Exactly the lines from the beginning of the material to the line with "New Zealand, site TGH_unknown, 2021-12-01" are to be repeated, both ends included.
━━━
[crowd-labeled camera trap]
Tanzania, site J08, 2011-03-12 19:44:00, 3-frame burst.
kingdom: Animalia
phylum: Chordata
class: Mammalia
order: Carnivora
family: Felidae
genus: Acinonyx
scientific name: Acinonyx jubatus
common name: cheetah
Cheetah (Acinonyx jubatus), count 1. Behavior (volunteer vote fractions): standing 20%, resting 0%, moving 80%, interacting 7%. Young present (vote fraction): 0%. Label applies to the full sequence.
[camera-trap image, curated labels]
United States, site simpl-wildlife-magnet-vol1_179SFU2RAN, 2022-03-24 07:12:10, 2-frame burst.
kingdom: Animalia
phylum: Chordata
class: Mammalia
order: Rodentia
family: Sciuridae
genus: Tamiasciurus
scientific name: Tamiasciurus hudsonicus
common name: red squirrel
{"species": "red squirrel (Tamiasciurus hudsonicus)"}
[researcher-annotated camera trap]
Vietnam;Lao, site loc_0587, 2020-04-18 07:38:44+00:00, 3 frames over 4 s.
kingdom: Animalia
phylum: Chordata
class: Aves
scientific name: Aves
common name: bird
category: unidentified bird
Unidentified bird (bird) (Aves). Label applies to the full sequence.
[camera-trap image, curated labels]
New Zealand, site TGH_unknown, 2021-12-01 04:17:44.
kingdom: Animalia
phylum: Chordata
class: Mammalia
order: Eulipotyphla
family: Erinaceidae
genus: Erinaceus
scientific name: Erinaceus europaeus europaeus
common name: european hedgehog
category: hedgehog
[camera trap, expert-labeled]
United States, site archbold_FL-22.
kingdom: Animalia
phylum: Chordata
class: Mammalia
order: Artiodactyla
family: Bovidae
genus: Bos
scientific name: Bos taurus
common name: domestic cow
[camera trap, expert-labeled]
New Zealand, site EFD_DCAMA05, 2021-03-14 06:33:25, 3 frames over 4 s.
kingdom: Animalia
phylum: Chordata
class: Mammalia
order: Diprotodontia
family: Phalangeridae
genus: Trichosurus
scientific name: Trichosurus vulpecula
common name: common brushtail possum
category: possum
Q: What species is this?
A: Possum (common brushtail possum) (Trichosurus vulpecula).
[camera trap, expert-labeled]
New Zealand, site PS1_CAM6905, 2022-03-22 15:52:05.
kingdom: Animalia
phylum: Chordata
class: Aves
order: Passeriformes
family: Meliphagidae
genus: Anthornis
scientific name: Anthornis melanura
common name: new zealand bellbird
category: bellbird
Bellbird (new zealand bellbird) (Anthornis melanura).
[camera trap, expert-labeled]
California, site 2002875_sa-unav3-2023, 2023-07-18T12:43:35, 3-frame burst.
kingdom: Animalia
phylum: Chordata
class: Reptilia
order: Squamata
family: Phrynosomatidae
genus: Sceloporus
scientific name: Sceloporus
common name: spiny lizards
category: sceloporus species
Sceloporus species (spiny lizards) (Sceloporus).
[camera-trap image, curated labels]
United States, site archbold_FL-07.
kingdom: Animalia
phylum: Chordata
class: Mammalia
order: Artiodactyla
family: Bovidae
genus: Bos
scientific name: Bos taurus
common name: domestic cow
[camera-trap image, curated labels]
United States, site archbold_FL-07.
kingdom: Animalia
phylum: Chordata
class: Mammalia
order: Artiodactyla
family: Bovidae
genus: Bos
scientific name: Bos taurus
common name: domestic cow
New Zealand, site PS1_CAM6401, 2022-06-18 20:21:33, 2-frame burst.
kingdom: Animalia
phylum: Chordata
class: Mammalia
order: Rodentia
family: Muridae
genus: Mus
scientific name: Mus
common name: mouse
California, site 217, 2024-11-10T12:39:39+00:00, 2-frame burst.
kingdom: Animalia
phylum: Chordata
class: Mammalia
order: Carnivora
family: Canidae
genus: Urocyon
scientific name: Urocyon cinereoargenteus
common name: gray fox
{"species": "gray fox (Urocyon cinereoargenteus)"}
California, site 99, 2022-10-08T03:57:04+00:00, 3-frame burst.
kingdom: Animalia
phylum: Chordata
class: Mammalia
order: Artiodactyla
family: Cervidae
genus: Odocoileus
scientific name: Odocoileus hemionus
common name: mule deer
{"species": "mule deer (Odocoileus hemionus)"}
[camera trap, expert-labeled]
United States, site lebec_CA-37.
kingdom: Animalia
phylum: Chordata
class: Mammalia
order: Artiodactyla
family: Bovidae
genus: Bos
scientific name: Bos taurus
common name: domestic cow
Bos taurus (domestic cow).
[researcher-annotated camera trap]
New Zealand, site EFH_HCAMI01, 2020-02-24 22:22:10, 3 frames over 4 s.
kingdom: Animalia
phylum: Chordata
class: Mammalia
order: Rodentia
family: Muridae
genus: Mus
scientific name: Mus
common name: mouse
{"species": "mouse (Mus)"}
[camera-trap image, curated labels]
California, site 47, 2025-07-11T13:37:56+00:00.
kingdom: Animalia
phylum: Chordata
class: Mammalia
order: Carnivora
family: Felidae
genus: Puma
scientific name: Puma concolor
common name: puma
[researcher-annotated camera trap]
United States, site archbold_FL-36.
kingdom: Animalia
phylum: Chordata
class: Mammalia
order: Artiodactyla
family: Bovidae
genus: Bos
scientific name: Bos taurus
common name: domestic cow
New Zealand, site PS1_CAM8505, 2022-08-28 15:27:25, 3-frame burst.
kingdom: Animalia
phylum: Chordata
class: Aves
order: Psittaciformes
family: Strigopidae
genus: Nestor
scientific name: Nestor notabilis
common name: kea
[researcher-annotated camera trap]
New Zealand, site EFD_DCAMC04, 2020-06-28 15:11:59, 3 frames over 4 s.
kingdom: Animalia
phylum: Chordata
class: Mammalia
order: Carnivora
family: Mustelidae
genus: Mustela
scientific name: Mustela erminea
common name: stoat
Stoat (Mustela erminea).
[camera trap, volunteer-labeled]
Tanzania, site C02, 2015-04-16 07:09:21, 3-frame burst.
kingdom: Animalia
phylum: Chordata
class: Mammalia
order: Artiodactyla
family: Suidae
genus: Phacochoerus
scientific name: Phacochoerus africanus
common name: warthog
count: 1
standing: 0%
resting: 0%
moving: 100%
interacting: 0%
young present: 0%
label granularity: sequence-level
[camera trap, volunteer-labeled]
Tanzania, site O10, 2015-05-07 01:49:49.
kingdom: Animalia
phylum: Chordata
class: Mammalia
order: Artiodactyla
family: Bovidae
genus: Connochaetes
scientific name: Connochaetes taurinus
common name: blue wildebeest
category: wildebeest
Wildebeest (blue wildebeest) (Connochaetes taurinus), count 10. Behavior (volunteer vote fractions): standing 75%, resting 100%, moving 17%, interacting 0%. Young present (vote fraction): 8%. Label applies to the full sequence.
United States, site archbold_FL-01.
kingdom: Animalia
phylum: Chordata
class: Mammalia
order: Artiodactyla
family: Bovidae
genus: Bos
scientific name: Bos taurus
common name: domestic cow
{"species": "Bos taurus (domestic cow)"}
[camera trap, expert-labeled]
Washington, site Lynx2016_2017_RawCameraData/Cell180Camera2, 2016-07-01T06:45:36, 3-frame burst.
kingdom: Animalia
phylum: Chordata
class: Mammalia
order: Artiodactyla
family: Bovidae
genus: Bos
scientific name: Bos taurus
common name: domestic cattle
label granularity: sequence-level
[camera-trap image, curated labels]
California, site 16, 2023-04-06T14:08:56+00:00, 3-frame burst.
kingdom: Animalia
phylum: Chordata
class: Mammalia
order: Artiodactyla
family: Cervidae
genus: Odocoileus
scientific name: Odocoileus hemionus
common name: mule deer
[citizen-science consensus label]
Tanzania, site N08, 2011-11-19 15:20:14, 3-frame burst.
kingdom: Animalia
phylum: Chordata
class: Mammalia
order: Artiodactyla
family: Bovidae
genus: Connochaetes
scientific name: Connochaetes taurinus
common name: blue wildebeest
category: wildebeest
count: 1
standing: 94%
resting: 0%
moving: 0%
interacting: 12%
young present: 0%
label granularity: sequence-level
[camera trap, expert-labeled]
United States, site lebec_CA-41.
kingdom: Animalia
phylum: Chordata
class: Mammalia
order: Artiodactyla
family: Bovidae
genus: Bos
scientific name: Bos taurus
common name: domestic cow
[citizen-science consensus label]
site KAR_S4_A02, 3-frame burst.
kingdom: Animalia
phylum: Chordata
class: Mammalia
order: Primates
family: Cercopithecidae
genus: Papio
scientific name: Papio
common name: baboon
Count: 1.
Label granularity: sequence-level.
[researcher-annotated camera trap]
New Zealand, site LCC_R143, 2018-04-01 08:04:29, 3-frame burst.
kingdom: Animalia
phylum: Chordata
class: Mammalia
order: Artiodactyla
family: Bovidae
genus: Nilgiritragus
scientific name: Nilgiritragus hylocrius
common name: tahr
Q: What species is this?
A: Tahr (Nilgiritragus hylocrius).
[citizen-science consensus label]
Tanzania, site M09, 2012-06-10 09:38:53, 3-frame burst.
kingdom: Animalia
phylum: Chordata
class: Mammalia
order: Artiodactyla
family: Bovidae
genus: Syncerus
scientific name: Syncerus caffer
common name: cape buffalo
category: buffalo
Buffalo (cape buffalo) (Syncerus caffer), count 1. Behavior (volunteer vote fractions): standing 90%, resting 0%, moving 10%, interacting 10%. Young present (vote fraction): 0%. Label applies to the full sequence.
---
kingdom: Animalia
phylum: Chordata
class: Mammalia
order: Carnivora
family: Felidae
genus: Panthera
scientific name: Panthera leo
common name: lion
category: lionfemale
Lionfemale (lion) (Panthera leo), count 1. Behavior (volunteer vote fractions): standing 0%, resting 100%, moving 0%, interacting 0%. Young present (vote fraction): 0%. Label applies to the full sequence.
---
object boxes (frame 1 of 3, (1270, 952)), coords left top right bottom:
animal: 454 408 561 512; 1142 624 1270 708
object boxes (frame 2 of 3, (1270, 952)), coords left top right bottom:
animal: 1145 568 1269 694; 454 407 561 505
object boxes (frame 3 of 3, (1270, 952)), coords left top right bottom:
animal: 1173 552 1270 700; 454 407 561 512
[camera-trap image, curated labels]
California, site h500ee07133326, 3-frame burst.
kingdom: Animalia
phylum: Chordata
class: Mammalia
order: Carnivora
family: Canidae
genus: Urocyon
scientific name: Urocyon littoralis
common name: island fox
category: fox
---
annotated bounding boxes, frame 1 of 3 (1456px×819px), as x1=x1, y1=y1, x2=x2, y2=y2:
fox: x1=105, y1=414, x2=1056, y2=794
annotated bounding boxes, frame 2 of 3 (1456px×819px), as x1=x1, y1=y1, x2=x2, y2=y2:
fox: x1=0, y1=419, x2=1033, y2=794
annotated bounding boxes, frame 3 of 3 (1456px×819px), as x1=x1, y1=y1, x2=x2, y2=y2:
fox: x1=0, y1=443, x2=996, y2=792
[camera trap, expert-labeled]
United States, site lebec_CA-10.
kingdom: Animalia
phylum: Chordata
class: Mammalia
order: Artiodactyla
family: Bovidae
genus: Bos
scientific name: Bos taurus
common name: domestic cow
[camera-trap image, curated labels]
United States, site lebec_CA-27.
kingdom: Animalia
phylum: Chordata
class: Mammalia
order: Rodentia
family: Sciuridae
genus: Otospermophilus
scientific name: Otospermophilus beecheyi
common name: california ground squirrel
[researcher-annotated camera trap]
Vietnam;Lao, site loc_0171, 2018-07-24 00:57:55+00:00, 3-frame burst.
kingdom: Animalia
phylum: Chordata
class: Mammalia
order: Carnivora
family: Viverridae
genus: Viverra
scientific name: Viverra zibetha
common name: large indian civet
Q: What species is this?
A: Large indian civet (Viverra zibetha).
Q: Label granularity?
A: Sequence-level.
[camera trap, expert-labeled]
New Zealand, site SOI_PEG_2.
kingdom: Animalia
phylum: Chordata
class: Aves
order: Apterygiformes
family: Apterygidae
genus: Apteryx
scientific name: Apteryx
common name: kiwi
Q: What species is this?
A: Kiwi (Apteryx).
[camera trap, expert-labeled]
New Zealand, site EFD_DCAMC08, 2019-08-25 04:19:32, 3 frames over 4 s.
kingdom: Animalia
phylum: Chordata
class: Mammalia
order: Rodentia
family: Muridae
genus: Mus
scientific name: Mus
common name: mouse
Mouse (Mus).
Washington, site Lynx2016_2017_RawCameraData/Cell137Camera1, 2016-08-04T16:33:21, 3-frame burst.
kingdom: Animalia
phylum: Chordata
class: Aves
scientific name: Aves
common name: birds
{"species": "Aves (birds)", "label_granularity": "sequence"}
━━━
● **RESULT FOR THIS EXERCISE**:
[crowd-labeled camera trap]
Tanzania, site J08, 2011-03-12 19:44:00, 3-frame burst.
kingdom: Animalia
phylum: Chordata
class: Mammalia
order: Carnivora
family: Felidae
genus: Acinonyx
scientific name: Acinonyx jubatus
common name: cheetah
Cheetah (Acinonyx jubatus), count 1. Behavior (volunteer vote fractions): standing 20%, resting 0%, moving 80%, interacting 7%. Young present (vote fraction): 0%. Label applies to the full sequence.
[camera-trap image, curated labels]
United States, site simpl-wildlife-magnet-vol1_179SFU2RAN, 2022-03-24 07:12:10, 2-frame burst.
kingdom: Animalia
phylum: Chordata
class: Mammalia
order: Rodentia
family: Sciuridae
genus: Tamiasciurus
scientific name: Tamiasciurus hudsonicus
common name: red squirrel
{"species": "red squirrel (Tamiasciurus hudsonicus)"}
[researcher-annotated camera trap]
Vietnam;Lao, site loc_0587, 2020-04-18 07:38:44+00:00, 3 frames over 4 s.
kingdom: Animalia
phylum: Chordata
class: Aves
scientific name: Aves
common name: bird
category: unidentified bird
Unidentified bird (bird) (Aves). Label applies to the full sequence.
[camera-trap image, curated labels]
New Zealand, site TGH_unknown, 2021-12-01 04:17:44.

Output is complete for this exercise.